Selected text:

Congress should reconsider proposed cuts to U.S. nuclear weapons spending in light of uncertainties about China’s nuclear weapons program, some lawmakers and security analysts are arguing.

Kathleen E. Masterson

Congress should reconsider proposed cuts to U.S. nuclear weapons spending in light of uncertainties about China’s nuclear weapons program, some lawmakers and security analysts are arguing.

Other analysts, however, have said there is little evidence to support some of the more threatening scenarios.

The modernization of China’s and Russia’s nuclear arsenals and delivery systems was the subject of a House Armed Services strategic forces subcommittee hearing on Oct. 14. The hearing took place in the context of a recent debate over proposed budget reductions to U.S. nuclear weapons modernization efforts, which the subcommittee chairman, Rep. Michael Turner (R-Ohio), denounced in his opening remarks as tantamount to “unilateral disarmament.”

Task instructions:
• A. Answer these questions using the excerpt on nuclear weapons spending:
(i) On what date did the House Armed Services strategic forces subcommittee hold its hearing?
(ii) Who chairs that subcommittee?
(iii) What do other analysts say about the more threatening scenarios?
• B. List every country named in the excerpt on nuclear weapons spending.
• C. Reproduce the excerpt on nuclear weapons spending verbatim from "Kathleen E. Masterson" to "more threatening scenarios.".

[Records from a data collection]
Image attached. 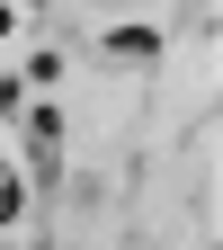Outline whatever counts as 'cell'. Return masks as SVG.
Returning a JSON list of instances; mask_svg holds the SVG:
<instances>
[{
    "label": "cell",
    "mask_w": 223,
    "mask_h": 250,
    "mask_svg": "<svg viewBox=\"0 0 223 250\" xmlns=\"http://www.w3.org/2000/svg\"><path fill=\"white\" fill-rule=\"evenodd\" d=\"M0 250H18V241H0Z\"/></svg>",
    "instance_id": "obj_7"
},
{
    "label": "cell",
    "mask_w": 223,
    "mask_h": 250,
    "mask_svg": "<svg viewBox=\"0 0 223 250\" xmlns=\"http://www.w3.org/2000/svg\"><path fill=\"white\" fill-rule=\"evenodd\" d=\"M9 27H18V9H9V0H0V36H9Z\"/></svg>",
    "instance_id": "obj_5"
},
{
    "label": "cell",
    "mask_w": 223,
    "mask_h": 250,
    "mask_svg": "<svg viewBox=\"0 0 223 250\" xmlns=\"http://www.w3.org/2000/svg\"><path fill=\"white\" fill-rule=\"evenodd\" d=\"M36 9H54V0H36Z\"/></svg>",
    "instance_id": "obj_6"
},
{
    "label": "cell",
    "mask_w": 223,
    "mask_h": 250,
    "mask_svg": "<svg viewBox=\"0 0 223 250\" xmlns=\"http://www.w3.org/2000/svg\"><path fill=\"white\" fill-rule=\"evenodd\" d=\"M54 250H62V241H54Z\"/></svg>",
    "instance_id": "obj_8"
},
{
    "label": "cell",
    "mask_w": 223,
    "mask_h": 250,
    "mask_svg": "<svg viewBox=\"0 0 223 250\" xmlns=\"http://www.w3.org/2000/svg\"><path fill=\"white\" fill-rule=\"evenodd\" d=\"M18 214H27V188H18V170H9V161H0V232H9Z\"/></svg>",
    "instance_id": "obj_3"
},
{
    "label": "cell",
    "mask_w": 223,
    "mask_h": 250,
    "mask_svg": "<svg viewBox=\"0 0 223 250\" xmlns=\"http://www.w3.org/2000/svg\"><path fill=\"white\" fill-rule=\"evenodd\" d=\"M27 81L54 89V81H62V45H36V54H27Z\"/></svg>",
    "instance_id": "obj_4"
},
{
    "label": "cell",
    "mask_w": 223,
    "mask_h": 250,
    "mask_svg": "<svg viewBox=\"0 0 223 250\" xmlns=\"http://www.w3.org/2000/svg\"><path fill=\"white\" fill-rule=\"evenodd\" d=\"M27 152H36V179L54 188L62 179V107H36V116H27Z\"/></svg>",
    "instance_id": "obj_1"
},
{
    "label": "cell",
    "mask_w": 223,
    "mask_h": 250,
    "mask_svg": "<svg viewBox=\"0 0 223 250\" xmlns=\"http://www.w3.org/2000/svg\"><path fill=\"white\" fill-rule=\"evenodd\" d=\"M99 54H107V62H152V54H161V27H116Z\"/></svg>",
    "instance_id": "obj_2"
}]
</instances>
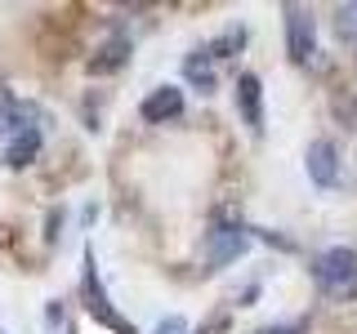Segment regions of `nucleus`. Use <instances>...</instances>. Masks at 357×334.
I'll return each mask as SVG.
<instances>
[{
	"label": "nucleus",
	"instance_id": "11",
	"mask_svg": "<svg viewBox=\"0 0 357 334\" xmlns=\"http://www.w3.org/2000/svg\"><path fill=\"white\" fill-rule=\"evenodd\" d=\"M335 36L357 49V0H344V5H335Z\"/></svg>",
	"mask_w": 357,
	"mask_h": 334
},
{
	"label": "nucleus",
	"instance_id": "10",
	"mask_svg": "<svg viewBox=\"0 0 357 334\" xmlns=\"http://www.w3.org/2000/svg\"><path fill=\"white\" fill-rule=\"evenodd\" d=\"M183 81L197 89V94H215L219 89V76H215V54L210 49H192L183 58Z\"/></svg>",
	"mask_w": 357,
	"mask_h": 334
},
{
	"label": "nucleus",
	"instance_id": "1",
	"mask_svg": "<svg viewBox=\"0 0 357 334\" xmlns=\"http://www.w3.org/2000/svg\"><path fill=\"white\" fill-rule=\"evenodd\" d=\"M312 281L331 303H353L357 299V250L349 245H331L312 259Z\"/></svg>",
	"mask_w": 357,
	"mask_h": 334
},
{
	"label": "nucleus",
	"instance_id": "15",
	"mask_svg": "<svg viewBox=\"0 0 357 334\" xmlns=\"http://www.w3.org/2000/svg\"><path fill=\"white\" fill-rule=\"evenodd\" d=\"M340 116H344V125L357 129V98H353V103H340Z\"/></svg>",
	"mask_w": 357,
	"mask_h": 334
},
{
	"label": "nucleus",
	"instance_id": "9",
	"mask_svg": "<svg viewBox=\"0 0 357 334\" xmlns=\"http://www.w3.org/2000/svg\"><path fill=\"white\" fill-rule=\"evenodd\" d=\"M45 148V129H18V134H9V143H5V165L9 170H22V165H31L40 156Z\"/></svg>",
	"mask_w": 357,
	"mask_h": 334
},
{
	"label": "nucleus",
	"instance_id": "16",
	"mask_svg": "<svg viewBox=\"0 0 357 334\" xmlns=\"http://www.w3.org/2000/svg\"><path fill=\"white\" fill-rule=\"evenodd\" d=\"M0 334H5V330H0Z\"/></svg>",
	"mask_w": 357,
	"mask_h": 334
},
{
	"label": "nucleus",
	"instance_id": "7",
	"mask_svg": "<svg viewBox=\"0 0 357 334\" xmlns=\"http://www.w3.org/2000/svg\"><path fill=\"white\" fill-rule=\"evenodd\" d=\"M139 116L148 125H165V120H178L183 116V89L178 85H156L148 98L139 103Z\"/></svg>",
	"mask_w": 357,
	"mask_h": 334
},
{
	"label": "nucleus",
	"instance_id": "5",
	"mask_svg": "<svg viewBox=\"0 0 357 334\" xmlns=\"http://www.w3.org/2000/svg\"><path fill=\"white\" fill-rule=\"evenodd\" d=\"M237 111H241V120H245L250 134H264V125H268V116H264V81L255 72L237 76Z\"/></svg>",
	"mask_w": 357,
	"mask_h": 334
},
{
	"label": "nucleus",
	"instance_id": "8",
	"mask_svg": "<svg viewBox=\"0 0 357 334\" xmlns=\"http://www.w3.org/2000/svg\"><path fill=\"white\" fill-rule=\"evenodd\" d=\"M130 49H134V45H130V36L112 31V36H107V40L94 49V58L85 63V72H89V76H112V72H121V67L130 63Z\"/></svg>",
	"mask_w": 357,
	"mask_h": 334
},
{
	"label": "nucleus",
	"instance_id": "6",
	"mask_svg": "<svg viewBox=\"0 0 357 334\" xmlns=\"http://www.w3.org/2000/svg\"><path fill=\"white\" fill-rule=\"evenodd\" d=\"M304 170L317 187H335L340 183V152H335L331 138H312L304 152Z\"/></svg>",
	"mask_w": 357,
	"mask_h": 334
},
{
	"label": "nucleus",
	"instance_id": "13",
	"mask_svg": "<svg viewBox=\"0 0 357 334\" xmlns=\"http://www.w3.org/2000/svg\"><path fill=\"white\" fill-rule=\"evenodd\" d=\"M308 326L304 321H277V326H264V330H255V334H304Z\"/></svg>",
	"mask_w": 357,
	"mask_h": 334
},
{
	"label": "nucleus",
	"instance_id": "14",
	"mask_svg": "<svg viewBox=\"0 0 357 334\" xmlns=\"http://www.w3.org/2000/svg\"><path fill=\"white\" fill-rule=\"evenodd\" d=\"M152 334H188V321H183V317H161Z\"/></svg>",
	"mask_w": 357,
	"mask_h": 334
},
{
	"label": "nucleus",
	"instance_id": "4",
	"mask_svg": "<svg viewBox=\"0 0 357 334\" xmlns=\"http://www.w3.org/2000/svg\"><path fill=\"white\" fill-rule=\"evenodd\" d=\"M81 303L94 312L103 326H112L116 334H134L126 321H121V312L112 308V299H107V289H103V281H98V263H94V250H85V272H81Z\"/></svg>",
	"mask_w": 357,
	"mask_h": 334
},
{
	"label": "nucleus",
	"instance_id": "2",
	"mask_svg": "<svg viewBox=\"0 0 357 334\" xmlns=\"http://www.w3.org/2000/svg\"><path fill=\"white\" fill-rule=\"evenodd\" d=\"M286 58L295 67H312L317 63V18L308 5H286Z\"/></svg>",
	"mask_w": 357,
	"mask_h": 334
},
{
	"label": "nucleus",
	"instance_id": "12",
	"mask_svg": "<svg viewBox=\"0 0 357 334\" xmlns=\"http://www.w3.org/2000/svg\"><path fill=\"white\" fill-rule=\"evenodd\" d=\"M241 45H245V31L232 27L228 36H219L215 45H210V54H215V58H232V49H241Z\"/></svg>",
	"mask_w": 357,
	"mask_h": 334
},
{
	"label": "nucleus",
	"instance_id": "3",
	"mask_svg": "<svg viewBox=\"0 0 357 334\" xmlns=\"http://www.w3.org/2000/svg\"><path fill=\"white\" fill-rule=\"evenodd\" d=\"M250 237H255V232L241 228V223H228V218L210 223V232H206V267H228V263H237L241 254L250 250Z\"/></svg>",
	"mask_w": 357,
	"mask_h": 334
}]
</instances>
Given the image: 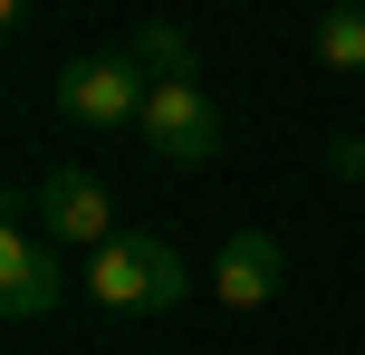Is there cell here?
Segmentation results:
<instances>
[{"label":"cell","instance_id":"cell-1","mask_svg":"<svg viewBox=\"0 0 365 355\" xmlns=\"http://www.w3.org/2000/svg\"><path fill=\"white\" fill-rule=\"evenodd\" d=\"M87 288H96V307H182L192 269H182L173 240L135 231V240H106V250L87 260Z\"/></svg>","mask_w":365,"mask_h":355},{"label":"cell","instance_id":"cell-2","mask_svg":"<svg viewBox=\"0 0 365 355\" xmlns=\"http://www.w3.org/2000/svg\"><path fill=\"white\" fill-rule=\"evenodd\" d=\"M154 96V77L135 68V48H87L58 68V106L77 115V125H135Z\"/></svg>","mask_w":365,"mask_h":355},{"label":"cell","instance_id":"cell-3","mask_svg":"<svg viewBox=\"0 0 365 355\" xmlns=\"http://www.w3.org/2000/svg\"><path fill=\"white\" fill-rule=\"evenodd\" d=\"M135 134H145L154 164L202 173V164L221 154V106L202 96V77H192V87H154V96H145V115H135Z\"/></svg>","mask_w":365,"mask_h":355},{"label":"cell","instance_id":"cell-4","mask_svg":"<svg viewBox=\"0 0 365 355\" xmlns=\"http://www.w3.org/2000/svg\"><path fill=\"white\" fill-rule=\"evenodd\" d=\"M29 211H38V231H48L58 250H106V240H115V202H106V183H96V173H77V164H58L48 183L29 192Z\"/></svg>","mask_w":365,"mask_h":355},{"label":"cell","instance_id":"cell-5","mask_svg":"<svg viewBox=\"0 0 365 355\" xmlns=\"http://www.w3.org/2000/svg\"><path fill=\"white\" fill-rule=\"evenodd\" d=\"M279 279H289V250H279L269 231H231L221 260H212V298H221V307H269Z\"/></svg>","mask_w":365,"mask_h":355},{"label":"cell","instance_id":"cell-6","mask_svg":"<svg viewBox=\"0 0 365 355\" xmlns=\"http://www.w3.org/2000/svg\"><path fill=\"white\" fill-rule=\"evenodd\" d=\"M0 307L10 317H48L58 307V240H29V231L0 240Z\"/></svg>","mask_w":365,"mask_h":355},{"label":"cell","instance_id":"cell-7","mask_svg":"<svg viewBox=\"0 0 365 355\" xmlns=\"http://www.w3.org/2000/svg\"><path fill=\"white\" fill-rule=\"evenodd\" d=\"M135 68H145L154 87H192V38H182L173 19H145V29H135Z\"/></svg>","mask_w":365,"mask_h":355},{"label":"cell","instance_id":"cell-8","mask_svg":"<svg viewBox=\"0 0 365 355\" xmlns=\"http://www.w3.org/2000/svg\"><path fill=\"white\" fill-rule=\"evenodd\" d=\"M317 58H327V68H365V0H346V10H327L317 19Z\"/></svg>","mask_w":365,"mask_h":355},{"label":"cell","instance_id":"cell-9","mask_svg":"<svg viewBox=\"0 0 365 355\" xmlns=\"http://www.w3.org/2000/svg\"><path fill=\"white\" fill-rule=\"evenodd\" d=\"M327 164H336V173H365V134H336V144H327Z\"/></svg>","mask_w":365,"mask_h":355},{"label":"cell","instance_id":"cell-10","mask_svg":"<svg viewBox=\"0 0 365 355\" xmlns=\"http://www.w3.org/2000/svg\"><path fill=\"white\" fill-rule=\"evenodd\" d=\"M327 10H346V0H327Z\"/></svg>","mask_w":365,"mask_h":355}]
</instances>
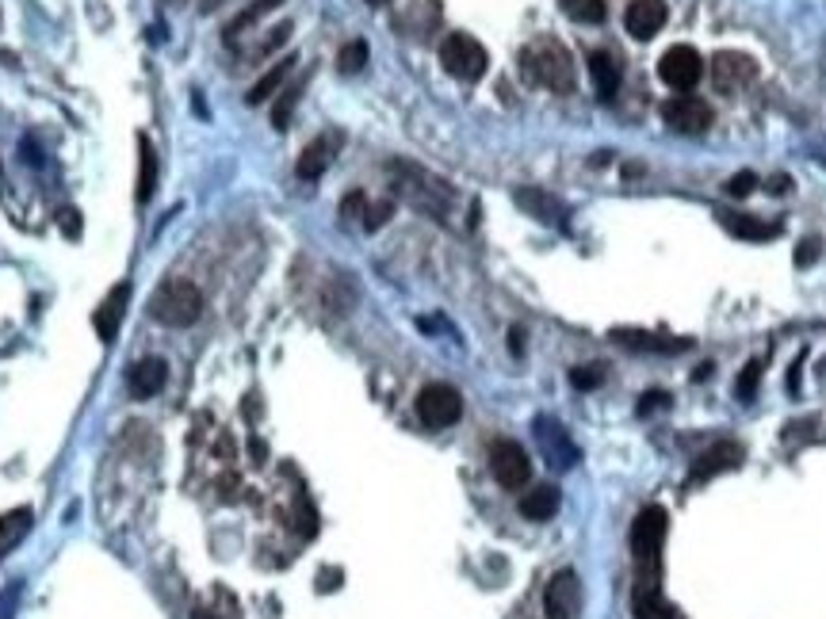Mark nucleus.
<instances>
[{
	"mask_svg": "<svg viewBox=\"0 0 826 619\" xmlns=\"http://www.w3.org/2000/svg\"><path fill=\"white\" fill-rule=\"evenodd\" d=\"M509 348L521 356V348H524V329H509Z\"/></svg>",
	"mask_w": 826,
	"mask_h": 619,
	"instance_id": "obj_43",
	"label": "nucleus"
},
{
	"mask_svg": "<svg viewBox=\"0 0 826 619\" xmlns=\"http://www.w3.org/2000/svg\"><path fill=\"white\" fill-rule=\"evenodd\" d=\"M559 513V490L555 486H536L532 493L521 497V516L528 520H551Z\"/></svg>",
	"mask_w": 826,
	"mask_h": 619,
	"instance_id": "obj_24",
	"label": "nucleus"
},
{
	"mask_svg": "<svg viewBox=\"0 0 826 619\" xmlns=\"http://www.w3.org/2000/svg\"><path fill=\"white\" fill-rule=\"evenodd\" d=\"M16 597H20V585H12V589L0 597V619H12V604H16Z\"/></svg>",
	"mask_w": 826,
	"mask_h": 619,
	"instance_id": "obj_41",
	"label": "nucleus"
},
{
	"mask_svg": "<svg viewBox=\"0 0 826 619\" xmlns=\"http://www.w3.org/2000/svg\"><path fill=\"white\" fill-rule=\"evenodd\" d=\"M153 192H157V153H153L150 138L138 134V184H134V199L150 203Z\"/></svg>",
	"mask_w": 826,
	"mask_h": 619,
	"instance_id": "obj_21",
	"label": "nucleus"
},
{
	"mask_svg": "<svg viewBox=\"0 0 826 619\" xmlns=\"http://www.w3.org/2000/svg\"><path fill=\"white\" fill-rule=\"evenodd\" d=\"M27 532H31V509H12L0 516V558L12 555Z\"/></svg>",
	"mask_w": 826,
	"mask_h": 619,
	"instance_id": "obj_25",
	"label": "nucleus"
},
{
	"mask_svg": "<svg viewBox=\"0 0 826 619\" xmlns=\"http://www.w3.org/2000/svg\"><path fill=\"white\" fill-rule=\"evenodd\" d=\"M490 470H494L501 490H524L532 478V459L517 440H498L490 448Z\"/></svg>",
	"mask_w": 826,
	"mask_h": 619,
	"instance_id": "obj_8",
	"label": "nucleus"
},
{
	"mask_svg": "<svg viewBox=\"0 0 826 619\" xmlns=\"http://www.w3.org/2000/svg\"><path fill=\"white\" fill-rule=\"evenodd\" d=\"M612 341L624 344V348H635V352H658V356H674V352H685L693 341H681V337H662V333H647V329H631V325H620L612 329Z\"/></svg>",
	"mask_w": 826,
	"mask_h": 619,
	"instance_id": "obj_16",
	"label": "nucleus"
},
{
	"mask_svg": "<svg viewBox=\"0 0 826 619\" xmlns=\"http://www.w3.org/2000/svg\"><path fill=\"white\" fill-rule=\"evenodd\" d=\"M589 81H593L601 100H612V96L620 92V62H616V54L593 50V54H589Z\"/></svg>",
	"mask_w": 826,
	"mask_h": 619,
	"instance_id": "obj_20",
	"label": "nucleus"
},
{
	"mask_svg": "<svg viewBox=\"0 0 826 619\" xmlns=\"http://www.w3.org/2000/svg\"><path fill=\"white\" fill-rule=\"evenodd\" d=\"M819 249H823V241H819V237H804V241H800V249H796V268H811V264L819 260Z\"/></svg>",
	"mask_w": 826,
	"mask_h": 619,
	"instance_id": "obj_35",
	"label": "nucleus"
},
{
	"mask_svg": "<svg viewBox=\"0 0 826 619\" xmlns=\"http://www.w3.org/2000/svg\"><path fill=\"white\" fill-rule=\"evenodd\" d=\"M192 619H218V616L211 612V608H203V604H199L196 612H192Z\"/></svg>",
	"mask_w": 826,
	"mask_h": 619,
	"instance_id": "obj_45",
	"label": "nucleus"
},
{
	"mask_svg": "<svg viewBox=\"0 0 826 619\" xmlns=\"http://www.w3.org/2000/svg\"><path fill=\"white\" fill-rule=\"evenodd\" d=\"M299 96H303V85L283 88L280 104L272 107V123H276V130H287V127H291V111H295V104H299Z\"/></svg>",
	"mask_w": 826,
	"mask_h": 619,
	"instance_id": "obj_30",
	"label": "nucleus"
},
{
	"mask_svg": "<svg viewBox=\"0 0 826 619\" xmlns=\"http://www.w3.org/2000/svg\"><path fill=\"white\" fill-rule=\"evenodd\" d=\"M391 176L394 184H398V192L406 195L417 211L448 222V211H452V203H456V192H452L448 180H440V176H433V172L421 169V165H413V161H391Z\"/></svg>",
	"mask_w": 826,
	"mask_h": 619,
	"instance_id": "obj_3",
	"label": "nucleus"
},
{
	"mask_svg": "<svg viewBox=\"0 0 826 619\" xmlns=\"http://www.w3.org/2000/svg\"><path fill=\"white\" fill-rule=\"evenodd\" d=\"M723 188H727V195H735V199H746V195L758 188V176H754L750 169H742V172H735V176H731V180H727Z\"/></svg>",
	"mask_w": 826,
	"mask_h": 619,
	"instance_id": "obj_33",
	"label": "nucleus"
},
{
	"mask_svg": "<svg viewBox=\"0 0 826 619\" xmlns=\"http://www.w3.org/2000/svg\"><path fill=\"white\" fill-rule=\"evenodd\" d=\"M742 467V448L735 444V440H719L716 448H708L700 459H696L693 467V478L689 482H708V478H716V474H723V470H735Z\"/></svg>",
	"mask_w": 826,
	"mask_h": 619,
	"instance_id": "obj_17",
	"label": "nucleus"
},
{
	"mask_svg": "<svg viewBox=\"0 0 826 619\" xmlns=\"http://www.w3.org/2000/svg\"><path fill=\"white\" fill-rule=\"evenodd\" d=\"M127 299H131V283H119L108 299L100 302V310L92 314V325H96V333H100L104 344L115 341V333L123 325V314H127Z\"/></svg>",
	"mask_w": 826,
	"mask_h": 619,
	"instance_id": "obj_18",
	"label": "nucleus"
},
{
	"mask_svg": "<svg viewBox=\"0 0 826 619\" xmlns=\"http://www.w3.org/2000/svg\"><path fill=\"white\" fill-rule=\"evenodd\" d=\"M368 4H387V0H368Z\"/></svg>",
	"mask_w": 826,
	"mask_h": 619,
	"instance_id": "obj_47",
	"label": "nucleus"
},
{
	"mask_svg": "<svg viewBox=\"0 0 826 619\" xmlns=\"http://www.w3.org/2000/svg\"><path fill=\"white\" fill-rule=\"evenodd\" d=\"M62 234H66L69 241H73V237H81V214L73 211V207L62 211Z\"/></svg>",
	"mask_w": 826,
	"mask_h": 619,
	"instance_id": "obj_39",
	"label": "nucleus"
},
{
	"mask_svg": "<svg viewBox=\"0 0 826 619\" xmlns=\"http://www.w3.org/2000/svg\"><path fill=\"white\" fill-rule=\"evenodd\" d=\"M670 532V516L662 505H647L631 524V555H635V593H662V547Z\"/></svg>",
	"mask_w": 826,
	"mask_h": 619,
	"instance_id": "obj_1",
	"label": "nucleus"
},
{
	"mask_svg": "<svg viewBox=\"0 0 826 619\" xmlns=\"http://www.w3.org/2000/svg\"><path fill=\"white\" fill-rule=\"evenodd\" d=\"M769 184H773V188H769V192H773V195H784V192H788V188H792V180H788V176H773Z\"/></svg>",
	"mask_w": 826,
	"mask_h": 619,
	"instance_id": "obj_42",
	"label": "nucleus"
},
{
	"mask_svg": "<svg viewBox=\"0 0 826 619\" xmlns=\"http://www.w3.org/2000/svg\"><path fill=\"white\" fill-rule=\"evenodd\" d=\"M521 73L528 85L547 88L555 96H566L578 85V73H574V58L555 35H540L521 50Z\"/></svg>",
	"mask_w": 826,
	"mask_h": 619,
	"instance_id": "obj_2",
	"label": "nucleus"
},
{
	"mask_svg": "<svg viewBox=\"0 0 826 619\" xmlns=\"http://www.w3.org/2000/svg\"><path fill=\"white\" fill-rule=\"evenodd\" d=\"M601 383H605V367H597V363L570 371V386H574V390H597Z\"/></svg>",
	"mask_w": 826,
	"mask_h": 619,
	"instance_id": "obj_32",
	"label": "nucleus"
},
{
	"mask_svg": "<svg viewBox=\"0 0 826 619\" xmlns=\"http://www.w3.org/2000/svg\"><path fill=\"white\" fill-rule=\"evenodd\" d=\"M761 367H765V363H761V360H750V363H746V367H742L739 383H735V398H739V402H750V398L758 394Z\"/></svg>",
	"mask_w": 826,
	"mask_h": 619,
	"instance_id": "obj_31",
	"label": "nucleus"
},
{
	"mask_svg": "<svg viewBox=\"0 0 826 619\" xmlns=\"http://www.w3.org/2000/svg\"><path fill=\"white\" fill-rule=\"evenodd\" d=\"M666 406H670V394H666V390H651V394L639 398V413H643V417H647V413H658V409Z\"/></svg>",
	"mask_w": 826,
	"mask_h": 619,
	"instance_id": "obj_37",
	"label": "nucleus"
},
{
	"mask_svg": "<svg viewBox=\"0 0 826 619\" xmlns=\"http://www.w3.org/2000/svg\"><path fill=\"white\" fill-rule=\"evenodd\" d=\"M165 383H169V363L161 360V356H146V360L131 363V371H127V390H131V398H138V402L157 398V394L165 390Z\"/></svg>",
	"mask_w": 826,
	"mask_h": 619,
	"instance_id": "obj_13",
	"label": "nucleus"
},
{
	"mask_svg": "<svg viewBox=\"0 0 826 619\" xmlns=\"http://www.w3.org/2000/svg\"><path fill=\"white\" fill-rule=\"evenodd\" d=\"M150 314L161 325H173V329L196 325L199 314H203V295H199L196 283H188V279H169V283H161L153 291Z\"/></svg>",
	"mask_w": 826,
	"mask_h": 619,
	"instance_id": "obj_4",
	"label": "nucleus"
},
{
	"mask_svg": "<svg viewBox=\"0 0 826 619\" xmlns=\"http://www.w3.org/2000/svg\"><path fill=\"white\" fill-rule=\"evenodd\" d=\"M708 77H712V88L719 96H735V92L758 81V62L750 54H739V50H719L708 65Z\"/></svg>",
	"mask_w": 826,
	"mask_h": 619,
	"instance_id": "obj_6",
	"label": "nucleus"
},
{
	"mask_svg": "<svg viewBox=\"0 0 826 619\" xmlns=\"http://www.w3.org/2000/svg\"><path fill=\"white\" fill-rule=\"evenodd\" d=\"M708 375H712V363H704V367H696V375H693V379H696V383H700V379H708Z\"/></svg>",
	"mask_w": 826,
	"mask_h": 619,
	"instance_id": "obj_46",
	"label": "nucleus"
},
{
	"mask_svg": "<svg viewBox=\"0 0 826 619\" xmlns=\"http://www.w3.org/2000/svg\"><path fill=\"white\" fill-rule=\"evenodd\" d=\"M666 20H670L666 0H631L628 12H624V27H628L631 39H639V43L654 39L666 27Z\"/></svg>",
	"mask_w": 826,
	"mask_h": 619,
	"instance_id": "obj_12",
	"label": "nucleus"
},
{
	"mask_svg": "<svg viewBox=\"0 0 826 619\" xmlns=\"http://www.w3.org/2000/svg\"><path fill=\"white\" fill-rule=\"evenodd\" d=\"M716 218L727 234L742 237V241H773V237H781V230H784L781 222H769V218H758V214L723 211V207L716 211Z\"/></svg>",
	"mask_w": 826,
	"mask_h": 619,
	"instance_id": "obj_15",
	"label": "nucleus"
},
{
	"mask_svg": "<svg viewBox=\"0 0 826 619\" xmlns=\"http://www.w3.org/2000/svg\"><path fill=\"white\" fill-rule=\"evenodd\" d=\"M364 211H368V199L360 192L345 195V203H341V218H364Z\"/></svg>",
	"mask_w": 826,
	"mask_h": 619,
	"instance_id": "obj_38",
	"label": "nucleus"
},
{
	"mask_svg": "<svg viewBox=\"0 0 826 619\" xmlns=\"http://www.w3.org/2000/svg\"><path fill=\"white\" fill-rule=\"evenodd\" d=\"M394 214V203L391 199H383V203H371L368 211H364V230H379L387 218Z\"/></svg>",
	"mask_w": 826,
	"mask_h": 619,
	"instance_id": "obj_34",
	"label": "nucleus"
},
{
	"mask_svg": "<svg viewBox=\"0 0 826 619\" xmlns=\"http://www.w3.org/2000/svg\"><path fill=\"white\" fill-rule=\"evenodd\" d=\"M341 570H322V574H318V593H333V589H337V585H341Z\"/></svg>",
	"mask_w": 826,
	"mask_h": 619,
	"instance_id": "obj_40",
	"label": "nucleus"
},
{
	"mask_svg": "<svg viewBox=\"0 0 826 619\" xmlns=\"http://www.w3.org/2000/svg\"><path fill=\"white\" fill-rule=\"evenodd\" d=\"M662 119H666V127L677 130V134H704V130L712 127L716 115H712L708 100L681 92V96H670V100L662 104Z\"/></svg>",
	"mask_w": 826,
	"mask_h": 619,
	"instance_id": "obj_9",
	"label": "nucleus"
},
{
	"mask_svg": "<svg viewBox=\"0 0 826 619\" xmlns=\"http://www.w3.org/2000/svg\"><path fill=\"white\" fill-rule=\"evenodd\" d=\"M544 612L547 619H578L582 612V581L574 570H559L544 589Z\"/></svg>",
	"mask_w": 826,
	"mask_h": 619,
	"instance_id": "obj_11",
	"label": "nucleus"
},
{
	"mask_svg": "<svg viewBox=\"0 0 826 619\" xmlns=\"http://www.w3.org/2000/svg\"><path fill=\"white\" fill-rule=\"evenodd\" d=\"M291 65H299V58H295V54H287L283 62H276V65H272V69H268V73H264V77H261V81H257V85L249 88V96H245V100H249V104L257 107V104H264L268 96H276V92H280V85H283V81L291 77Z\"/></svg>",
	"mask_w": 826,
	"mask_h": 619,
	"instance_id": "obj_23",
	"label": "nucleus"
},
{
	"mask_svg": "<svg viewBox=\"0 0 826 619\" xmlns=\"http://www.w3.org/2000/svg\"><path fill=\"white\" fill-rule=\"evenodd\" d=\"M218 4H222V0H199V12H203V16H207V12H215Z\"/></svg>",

The replies:
• A.
(i) Oct. 14
(ii) Rep. Michael Turner (R-Ohio)
(iii) There is little evidence to support some of them.

• B. U.S., China, Russia

• C.
Kathleen E. Masterson

Congress should reconsider proposed cuts to U.S. nuclear weapons spending in light of uncertainties about China’s nuclear weapons program, some lawmakers and security analysts are arguing.

Other analysts, however, have said there is little evidence to support some of the more threatening scenarios.